DOCUMENT PASSAGE:
Income and race also are factors.
“ZIP codes with the lowest life expectancy tend to have a higher percentage of Hispanic and low-income residents,” stated the report released this month.
In Fresno, residents living in more affluent and primarily white Woodward Park can expect to live up to nine years longer compared with residents in historically black and lower-income Southwest Fresno, about 20 miles away. Meanwhile, residents in Huron, a small town about an hour from the city of Fresno, live to age 94.
Southwest Fresno resident Eric Payne, who described his community as a “fast food swamp,” said there are zoning and environmental reasons why his ZIP code is less healthy compared with other Fresno communities, and life expectancy is 75. He said poor access to healthy food, combined with industries located there – a trash facility, two meat processing plants and an animal fat rendering plant – means that residents live less active lifestyles.
The rendering plant, especially, “really disrupts the well-being and livability of the community,” said Payne, who is African-American and oversees a neighborhood youth group called the Fresno Youth Council for Sustainable Communities. “It really hinders your physical activity. The smells make you not want to go outside. It smells like roadkill.”
But in the neighborhood of Woodward Park, residents can expect to live nearly a decade longer, to age 84. It’s “a different kind of community,” Payne said. “There’s money in that community,” as evidenced by the high-end retail, sit-down restaurants, universities and health care facilities, he said.

SOURCE INFORMATION:

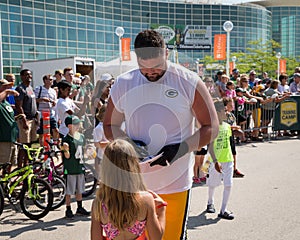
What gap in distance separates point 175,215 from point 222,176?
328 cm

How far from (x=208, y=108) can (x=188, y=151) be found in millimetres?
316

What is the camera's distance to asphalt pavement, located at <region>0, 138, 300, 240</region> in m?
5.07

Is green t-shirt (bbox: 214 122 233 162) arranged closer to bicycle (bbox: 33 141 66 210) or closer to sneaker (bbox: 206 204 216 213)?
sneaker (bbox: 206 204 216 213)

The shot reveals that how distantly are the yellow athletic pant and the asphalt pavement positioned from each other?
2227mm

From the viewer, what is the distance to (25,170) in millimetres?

WHAT IS EXPECTED:
Copy the passage on Fresno life expectancy word for word from "Income and race" to "released this month.". The entries are separate material and have no connection to the passage on Fresno life expectancy.

ANSWER AREA:
Income and race also are factors.
“ZIP codes with the lowest life expectancy tend to have a higher percentage of Hispanic and low-income residents,” stated the report released this month.